- [WORK TO BE COMPLETED]
Extract every line of the material below and reproduce it faithfully.

- [PROVIDED DATA]
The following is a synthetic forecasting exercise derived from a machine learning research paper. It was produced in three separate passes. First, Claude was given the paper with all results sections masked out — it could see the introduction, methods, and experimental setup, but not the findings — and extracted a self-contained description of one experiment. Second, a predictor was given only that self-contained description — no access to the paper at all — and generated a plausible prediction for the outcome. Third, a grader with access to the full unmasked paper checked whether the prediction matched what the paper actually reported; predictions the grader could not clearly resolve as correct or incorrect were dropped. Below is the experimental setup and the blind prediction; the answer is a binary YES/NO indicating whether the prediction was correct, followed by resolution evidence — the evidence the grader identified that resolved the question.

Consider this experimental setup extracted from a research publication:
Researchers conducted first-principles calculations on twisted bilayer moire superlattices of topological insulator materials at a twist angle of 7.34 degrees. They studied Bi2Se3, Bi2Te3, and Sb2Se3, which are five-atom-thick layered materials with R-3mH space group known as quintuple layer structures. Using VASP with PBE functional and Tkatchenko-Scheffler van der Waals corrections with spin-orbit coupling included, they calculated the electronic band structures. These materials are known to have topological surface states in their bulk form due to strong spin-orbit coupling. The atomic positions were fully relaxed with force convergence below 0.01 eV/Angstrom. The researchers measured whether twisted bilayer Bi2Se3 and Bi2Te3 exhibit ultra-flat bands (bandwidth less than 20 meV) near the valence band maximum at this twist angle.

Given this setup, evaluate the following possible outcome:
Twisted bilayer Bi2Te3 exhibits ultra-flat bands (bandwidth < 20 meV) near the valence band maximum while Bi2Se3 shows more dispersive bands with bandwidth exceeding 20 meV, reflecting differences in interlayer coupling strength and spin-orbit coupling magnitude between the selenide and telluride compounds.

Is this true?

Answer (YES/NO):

- [ANSWER TO THE EXERCISE]
The following is a synthetic forecasting exercise derived from a machine learning research paper. It was produced in three separate passes. First, Claude was given the paper with all results sections masked out — it could see the introduction, methods, and experimental setup, but not the findings — and extracted a self-contained description of one experiment. Second, a predictor was given only that self-contained description — no access to the paper at all — and generated a plausible prediction for the outcome. Third, a grader with access to the full unmasked paper checked whether the prediction matched what the paper actually reported; predictions the grader could not clearly resolve as correct or incorrect were dropped. Below is the experimental setup and the blind prediction; the answer is a binary YES/NO indicating whether the prediction was correct, followed by resolution evidence — the evidence the grader identified that resolved the question.

Consider this experimental setup extracted from a research publication:
Researchers conducted first-principles calculations on twisted bilayer moire superlattices of topological insulator materials at a twist angle of 7.34 degrees. They studied Bi2Se3, Bi2Te3, and Sb2Se3, which are five-atom-thick layered materials with R-3mH space group known as quintuple layer structures. Using VASP with PBE functional and Tkatchenko-Scheffler van der Waals corrections with spin-orbit coupling included, they calculated the electronic band structures. These materials are known to have topological surface states in their bulk form due to strong spin-orbit coupling. The atomic positions were fully relaxed with force convergence below 0.01 eV/Angstrom. The researchers measured whether twisted bilayer Bi2Se3 and Bi2Te3 exhibit ultra-flat bands (bandwidth less than 20 meV) near the valence band maximum at this twist angle.

Given this setup, evaluate the following possible outcome:
Twisted bilayer Bi2Te3 exhibits ultra-flat bands (bandwidth < 20 meV) near the valence band maximum while Bi2Se3 shows more dispersive bands with bandwidth exceeding 20 meV, reflecting differences in interlayer coupling strength and spin-orbit coupling magnitude between the selenide and telluride compounds.

Is this true?

Answer (YES/NO):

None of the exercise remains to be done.